Spark DataFrame Column Type Conversion

You can use the Spark CAST method to convert data frame column data type to required format.

Test Data Frame

Following is the test data frame (df) that we are going to use in the subsequent examples.

testDF = sqlContext.createDataFrame([(1,"111"), (2,"111"), (3,"222"), (4,"222"), (5,"222"), (6,"111"), (7,"333"), (8,"444")], ["id", "d_id"])

Test Data Frame Schema

Use DF.schema to check the schema or structure of the test DF.

>>> testDF.schema
StructType(List(StructField(id,LongType,true), StructField(d_id,StringType,true)))

Note that, column d_id is of StringType. As it contains data of type integer , we will convert it to integer type using Spark data frame CAST method.

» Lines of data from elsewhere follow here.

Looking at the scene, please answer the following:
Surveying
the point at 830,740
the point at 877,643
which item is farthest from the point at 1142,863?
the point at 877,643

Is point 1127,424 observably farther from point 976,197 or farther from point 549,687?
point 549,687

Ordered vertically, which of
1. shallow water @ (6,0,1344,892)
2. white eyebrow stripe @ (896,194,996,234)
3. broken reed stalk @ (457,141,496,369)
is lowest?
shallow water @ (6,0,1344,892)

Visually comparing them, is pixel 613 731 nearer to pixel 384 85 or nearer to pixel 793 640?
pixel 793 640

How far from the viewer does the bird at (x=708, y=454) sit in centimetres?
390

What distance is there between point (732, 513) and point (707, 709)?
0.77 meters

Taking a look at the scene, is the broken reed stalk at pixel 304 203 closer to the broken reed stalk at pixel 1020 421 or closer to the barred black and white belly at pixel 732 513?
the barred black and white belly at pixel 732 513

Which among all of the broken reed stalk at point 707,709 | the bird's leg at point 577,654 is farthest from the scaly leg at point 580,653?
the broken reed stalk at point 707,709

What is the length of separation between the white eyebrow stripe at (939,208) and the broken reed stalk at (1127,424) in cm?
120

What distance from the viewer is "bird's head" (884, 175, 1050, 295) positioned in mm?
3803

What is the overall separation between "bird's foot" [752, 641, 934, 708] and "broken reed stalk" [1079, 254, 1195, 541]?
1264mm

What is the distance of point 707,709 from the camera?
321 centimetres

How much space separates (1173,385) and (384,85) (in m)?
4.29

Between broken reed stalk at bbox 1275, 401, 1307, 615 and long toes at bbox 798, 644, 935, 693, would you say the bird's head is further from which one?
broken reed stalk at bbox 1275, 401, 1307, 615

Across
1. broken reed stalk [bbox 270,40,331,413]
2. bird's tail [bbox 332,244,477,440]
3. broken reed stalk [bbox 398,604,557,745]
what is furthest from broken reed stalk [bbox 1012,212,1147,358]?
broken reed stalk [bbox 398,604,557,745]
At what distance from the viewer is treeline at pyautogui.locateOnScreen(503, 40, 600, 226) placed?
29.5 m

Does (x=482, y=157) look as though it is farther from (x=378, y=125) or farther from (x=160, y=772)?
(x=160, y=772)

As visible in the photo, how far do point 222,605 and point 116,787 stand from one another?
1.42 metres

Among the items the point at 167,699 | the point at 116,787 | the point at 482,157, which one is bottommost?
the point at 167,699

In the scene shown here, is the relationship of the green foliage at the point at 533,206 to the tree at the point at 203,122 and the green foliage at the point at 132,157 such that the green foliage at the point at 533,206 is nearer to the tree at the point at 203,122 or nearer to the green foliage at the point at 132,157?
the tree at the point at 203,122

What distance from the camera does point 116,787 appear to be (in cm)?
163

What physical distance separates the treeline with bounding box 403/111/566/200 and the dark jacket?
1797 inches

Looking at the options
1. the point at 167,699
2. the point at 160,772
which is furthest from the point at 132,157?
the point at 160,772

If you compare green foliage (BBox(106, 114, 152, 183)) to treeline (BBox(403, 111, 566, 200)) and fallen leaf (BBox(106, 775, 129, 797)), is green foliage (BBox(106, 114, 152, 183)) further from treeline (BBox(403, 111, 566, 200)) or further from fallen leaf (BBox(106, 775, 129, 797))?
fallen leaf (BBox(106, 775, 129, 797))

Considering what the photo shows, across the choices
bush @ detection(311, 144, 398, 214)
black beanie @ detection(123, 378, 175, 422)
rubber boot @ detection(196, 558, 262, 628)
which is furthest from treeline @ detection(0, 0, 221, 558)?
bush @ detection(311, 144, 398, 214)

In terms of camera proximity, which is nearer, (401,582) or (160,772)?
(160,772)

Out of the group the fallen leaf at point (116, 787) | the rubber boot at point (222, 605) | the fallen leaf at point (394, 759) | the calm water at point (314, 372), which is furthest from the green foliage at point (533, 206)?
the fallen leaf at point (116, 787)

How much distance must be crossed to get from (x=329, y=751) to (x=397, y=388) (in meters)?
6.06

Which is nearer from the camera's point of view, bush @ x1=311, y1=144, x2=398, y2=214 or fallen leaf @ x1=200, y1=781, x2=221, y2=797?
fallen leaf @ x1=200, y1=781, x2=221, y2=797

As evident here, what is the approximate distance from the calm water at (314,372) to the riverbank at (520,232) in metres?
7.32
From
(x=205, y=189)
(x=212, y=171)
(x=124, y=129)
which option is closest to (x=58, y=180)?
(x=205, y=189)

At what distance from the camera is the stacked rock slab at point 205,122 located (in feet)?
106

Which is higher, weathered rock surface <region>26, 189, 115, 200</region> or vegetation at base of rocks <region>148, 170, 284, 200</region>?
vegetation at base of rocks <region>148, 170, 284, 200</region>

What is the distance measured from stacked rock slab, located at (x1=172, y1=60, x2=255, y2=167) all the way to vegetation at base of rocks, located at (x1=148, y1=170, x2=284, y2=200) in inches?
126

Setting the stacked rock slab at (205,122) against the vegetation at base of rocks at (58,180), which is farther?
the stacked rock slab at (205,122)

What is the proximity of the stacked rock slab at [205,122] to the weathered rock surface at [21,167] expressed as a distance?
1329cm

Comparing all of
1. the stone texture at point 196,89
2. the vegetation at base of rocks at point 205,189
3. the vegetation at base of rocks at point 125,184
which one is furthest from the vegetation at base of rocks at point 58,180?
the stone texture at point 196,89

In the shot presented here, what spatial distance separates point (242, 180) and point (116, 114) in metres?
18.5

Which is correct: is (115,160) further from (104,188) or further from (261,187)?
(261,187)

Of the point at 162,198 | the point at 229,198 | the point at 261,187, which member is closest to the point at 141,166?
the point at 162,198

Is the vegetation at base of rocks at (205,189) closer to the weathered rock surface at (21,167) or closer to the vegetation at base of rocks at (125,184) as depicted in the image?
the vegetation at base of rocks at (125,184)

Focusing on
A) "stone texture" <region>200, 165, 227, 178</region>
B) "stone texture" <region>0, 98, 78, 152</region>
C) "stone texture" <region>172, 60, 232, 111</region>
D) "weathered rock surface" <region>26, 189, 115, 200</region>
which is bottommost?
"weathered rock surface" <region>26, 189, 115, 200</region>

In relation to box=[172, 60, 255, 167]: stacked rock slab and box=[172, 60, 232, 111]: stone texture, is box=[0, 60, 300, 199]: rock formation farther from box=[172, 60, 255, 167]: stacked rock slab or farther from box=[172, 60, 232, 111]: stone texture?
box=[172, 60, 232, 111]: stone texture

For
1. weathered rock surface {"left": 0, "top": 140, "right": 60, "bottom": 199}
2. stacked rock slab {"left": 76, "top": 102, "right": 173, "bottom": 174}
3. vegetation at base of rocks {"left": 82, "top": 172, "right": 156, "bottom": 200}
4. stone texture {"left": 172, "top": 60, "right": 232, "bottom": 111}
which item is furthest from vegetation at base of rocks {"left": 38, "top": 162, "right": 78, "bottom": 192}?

Spark DataFrame CAST Method

The CAST function convert the column into type dataType. This is one of the handy method that you can use with data frame.

Syntax

Following is the CAST method syntax

dataFrame["columnName"].cast(DataType())

Where, dataFrame is DF that you are manupulating. columnName name of the data frame column and DataType could be anything from the data Type list.

Data Frame Column Type Conversion using CAST

In this section, we will use the CAST function to convert the data type of the data frame column to the desired type.

For example, consider below example to convert d_id column to integer type. d_id column holds data which is of type integer. We will apply the CAST method to convert it to integerType.

>>> testDF = testDF.withColumn("d_idTmp", testDF["d_id"].cast(IntegerType())).drop(" d_id").withColumnRenamed("d_idTmp", "d_id")

Now, very the schema again to confirm

>>> testDF.schema
StructType(List(StructField(id,LongType,true), StructField(d_id,IntegerType,true)))

As you can see, pyspark data frame column type is converted from string to integer type.

Hope this helps 🙂

Tags: Apache Spark